* **Exercise instructions**: What lines below hold the string "site"? Copy them all.

* **Data for analysis**:
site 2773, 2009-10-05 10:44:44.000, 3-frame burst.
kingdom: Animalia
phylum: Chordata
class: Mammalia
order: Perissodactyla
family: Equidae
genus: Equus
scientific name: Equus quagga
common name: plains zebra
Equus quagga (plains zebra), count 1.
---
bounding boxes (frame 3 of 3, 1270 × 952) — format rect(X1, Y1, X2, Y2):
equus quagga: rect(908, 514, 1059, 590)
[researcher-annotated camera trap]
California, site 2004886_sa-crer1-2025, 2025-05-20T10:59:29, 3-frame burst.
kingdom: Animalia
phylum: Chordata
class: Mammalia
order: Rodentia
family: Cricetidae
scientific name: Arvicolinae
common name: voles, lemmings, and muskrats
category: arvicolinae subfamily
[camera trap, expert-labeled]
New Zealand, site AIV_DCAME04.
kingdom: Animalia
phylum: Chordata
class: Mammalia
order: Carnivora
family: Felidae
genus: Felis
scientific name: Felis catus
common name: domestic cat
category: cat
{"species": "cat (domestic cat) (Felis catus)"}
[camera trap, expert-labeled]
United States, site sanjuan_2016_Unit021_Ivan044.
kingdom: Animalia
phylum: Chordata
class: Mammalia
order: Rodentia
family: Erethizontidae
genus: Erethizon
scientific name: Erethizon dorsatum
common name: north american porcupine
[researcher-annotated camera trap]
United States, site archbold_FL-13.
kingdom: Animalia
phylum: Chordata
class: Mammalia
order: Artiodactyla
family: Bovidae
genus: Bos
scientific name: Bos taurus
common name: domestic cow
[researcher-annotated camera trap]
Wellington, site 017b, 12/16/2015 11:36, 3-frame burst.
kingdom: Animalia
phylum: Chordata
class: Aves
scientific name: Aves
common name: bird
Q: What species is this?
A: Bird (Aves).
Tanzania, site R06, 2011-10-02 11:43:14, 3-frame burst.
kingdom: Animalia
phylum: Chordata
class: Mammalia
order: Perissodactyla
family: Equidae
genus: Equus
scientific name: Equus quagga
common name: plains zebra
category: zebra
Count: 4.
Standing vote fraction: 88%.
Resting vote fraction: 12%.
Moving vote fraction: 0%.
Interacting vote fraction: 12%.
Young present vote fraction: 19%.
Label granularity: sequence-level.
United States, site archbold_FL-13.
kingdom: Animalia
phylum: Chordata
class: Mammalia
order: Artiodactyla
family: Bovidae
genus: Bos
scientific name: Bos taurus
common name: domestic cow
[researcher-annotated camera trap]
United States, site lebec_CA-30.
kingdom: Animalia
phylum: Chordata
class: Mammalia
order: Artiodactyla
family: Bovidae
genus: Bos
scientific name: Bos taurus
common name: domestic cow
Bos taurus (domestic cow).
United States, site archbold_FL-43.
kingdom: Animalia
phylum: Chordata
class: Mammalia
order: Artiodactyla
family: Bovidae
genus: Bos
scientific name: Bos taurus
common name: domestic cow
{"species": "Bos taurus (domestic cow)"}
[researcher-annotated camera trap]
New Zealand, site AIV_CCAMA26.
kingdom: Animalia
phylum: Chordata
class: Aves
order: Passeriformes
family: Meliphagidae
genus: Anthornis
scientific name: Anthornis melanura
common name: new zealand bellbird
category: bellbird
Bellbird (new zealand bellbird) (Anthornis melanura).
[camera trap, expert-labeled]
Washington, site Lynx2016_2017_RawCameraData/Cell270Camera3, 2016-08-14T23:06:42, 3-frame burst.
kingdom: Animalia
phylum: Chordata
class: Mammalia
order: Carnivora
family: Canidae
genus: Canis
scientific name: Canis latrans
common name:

* **Task output**:
site 2773, 2009-10-05 10:44:44.000, 3-frame burst.
California, site 2004886_sa-crer1-2025, 2025-05-20T10:59:29, 3-frame burst.
New Zealand, site AIV_DCAME04.
United States, site sanjuan_2016_Unit021_Ivan044.
United States, site archbold_FL-13.
Wellington, site 017b, 12/16/2015 11:36, 3-frame burst.
Tanzania, site R06, 2011-10-02 11:43:14, 3-frame burst.
United States, site archbold_FL-13.
United States, site lebec_CA-30.
United States, site archbold_FL-43.
New Zealand, site AIV_CCAMA26.
Washington, site Lynx2016_2017_RawCameraData/Cell270Camera3, 2016-08-14T23:06:42, 3-frame burst.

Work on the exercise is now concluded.